In de veertiende eeuw was Brussel een van de talrijke plaatsen in de lage landen waar wandtapijten werden vervaardigd. In een akte uit 1321 lezen we voor het eerst over een tapijtwevere. De bloei van de lakenindustrie in de 13e eeuw had voor de juiste ingrediënten gezorgd: gespecialiseerde arbeidskrachten, lokale bereiding van grondstoffen en aansluiting op commerciële netwerken in luxeproducten. Eerder hadden Arras en Doornik eenzelfde evolutie doorgemaakt. In een eerste fase evenaarden de Brusselse wandtapijten nog niet de kwaliteit van die steden, wat zich weerspiegelde in het feit dat de Brusselse tapijtwevers ('legwerkers') binnen de gediversifieerde textielsector een ondergeschikte positie innamen. Ze waren de junior partner van de linnenwevers in het Klein Ambacht, terwijl de wolwevers in het Groot Ambacht de toon aangaven. Allen ressorteerden onder de Lakengilde.[1]

Geleidelijk aan nam het belang van de tapijtwevers toe en kregen ze meer autonomie. Ten laatste in 1416 stonden ze op gelijke voet met het Klein Ambacht waarmee ze gefedereerd waren. Uit 1446 is een lijst bekend van 600 à 700 wolwevers die als legwerker zijn aangemerkt. Ten laatste in 1448 kreeg dit aanzienlijke contingent een zelfstandig ambacht met als patroonheilige Sint-Barbara.[2] Het bleef ondergeschikt aan de machtige lakengilde en behoorde tot de Sint-Laureinsnatie. De eerste statuten van de legwerkers dateren van 7 april 1451 en volgden een klassiek stramien.[3] De meester-legwerkers stelden gezellen en leerlingen tewerk, maar ook goedkope dagloners en onderaannemers.

In de jaren 1470 nam Brussel artistiek en ambachtelijk resoluut het voortouw in de Europese wandtapijtenproductie. De Franse koning Lodewijk XI hielp een handje door in 1477 Arras te veroveren, maar er waren diepere oorzaken aan het werk.

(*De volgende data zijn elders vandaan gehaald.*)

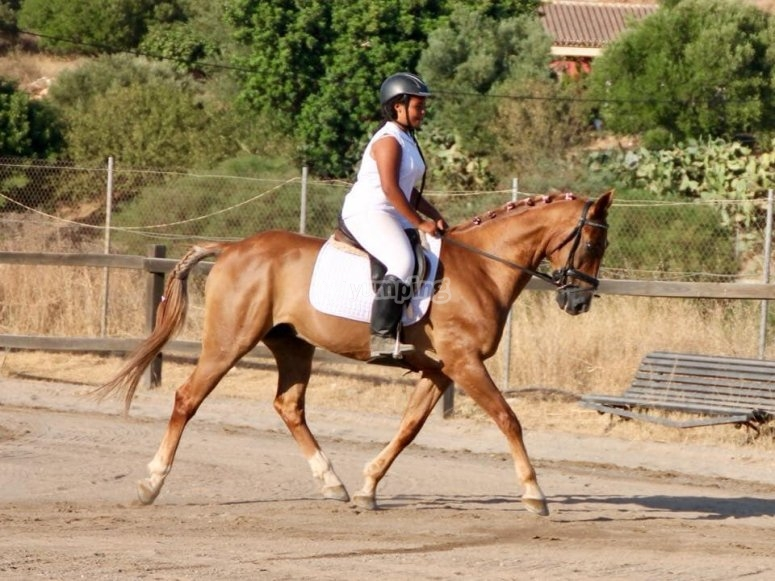 Dressage class for 30 minutes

Delmarcel beschrijft de sprong naar kwalitatieve verfijning die zich in die tijd voordeed:

De vormen wekken de illusie van de realiteit, hetgeen verkregen werd door een veel fijner weefsel – men telt tot 8 à 12 kettingdraden per centimeter, tegenover de gebruikelijke 6 of 7 voorheen – en ook door een weelde aan rijk materiaal: zijdedraad in grote hoeveelheid, en goud- en zilverdraden die de lichtende delen ophogen en aan het werk een stralende glans verlenen, die men zich moet inbeelden bij het licht van kaarsen of toortsen tijdens nachtelijke feesten. De lichamen krijgen een nieuw volume onder de zware drapé van de gewaden, die nu uitgewerkt worden met zaagtandmotieven. De lichte en de donkere tonen wisselen elkaar hierbij af, wat een diepte-effect bewerkstelligt dat tevoren in het legwerk onbekend was. De vleeskleur van handen en aangezichten wordt aangegeven door subtiele overgangen, zelfs door een gewild verspringen van draden in eenzelfde toon. De natuur ten slotte is overvloedig aanwezig in de prachtige voorgrond bezaaid met bloemen en planten, een vegetatie die herhaald wordt in de boorden, die voor het eerst een geweven lijst vormen rond de taferelen.[4]

Een reglement van 10 juli 1475 voorzag dat de keuring, die in het Sint-Kristoffelgasthuis placht te gebeuren, voortaan in de ateliers zou plaatsvinden. Het stadsmerk werd verplicht gesteld op 16 mei 1528. De Magistraat van Brussel legde het inweven ervan op voor elk stuk groter dan drie ellen. Bovendien moest ook het merk van de wever of opdrachtgever worden aangebracht. Een keizerlijk edict van mei 1544 veralgemeende deze maatregel naar andere productiecentra. De omzetting in Brussel gebeurde op 26 oktober 1546.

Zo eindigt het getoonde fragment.